On behalf of the National Cancer Institute (NCI), the Epidemiology and Genetics Research Program (EGRP) would like to make investigators aware of several NCI priority topic areas relevant to the fields of epidemiology and genetics:

Treatment and clinical records for cancer patients in case control, cohort, and familial studies for etiology studies of cancer
Obtaining clinical and treatment data on cancer patients poses some formidable technical challenges for investigators studying the role of genetic, environmental factors, and cancer treatment factors and their interactions in the risk of recurrence, survival, and new primary cancers. This priority topic encourages projects that collect and integrate cancer-directed therapy data from cancer patients in existing case-control, cohort, and familial studies, for the purpose of better understanding the determinants of primary cancer, cancer recurrence, other secondary outcomes, survival, and new primary cancers.
Biospecimen Sharing Infrastructure
Understanding the role of the genetic and environmental determinants that cause cancer requires well-designed studies that collect biospecimens from an extremely large number of patients and healthy individuals. These studies are not achievable by any single institution and require the pooling of biospecimen resources by institutions across the country. In addition, biospecimen resources are finite (can be used up) and careful tracking as well as replenishment of such resources when possible need to be implemented on a national level across institutions. This priority research topic encourages projects that establish processes, protocols, and databases for the exchange, sharing, and pooling of biospecimens across cancer epidemiology studies and develop and implement infrastructures and technologies to maintain, process, and replenish such shared resources.
Enhance Consortia Biospecimen Resources
Biospecimens are crucial resources for any study of the role of genetic and environmental factors on cancer risk and progression. This priority area encourages projects that assure that high quality standards (as determined by NCI's Office of Biorepositories and Biospecimen Research and Cancer Biomedical Informatics Grid (caBIG)) are applied to the collection, maintenance, and distribution of the precious biospecimen resources accumulated from patients participating in NCI-supported interdisciplinary consortia. It will assure that the biospecimens are preserved in optimal condition for use in biochemical, functional, and genetic assays and that best industry standards are adhered to. Further, it will help create the infrastructure to keep track of the specimens and the important clinical data connected to them.

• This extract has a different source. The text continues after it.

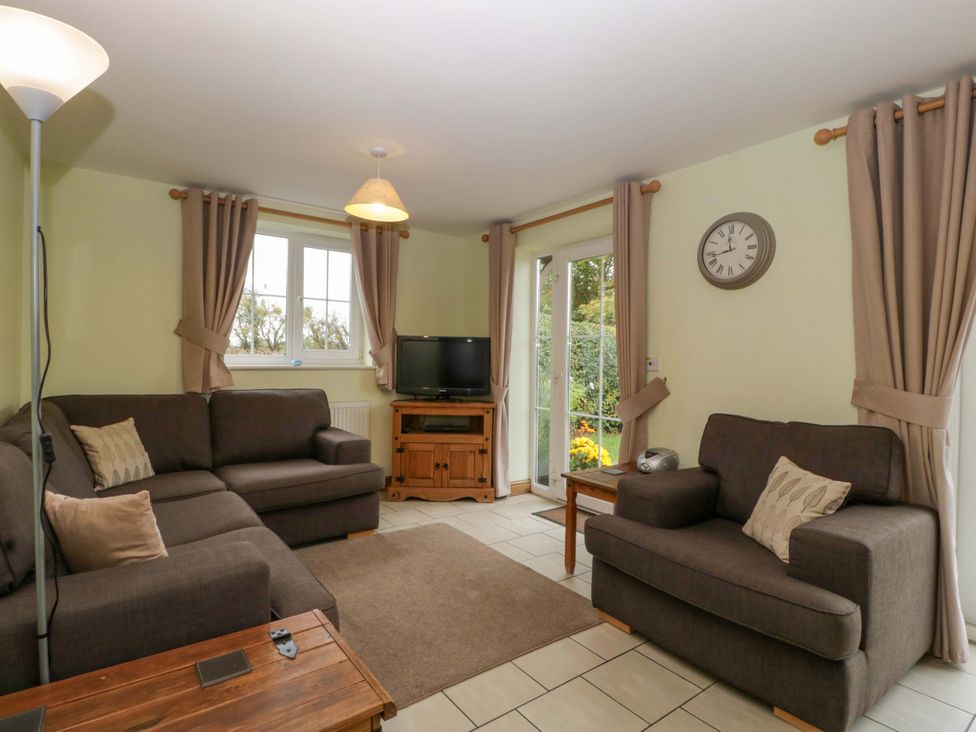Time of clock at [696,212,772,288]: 11:42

Methylation profiling of previously collected DNA samples from existing human population studies
Regulation of the activity of human genes is essential to the process of cancer development. One important way genes are regulated is through the addition or deletion of a chemical methyl group to critical areas on human chromosomes. Chemical, physical, genetic, and nutritional factors, as well as infectious agents, can affect this methylation process. Recently developed technologies have allowed for a more accurate assessment of the extent and nature of methylation in people's genes. This technique has not yet been applied in large-scale human studies. This priority topic encourages projects that will help understand what factors influence the process of methylation, and how methylation patterns differ in people with and without cancer. It will also be important to integrate this information with data derived from studies focusing on genetic, metabolic, and environmental factors influencing cancer risk.

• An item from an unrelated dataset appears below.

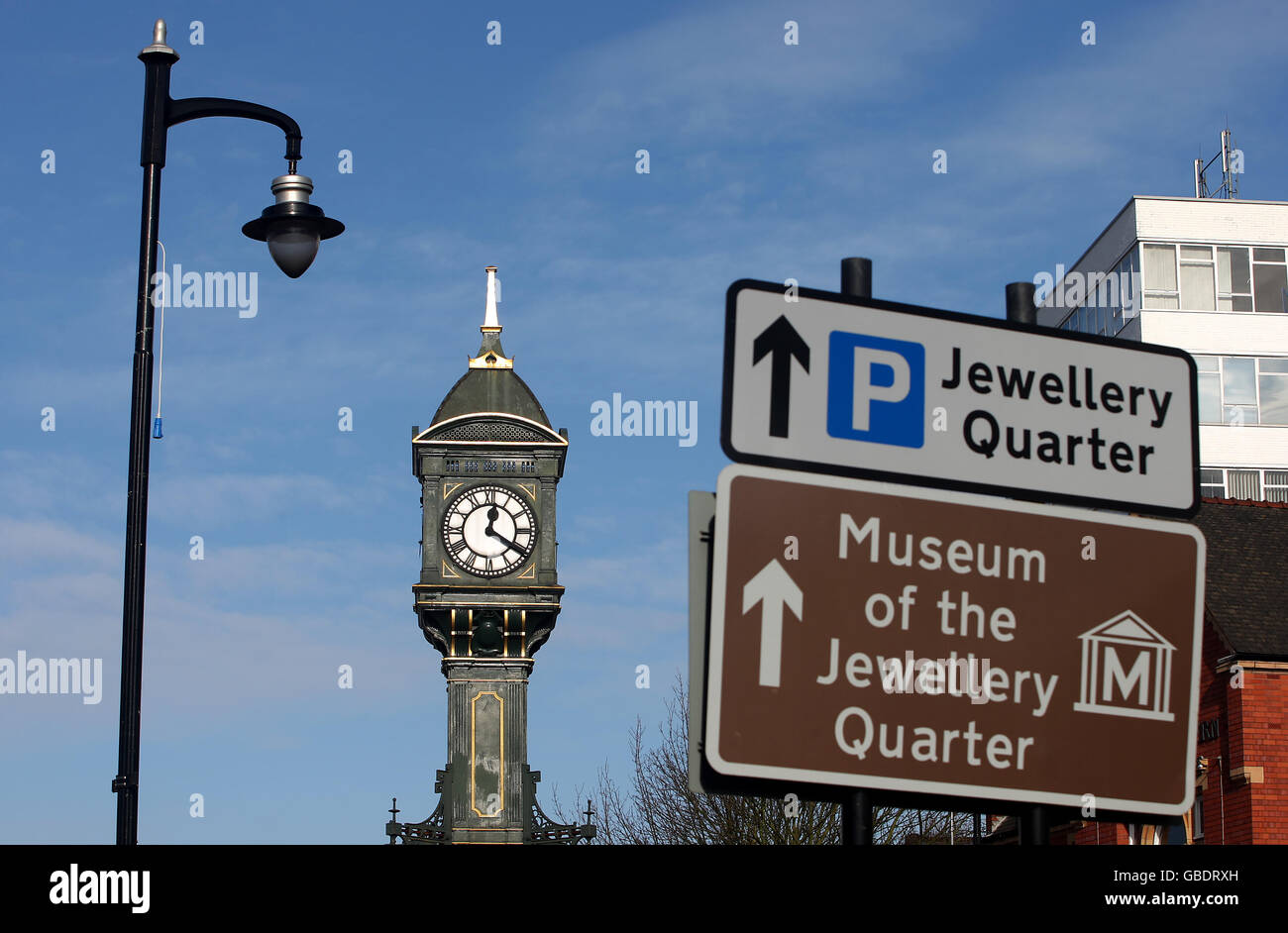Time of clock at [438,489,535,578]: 12:20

Extension of GWAS to New Phenotypes, Analyses, Technologies, and Populations
This priority topic area encourages projects that 1) examine additional cancer phenotypes such as heritable intermediate phenotypes, disease subtypes, disease severity, second cancers, and risk of relapse, 2) develop and apply more sophisticated analysis techniques to existing genome-wide association study (GWAS) datasets, and 3) develop and apply novel technologies and analytical methods to evaluate the contribution of genetic factors such as rare variants and copy number variation to cancer. Particular emphasis is placed on utilizing these approaches for the study of populations which could address cancer health disparities.

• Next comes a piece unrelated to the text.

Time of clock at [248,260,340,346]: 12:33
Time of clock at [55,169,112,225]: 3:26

Racial and Ethnic Disparities in Cancer Susceptibility
Cancer occurrence rates vary among different populations. The reasons for these disparities are not entirely clear. For example, the incidence of colon cancer is lower in Latin Americans and higher in Japanese Americans. The incidence of prostate cancer in African Americans is significantly higher than that of other racial/ethnic groups. African-American women are more likely to be diagnosed with aggressive, high-grade, and estrogen and progesterone negative disease, which contributes to the greater breast cancer mortality in African Americans compared to European Americans. These disparities presumably reflect both the differing prevalence of unknown environmental risk factors as well as increased frequency of underlying genetic susceptibility alleles and social and behavioral factors. This priority topic area encourages projects that study the reasons for racial and ethnic disparities in cancer susceptibility in human populations.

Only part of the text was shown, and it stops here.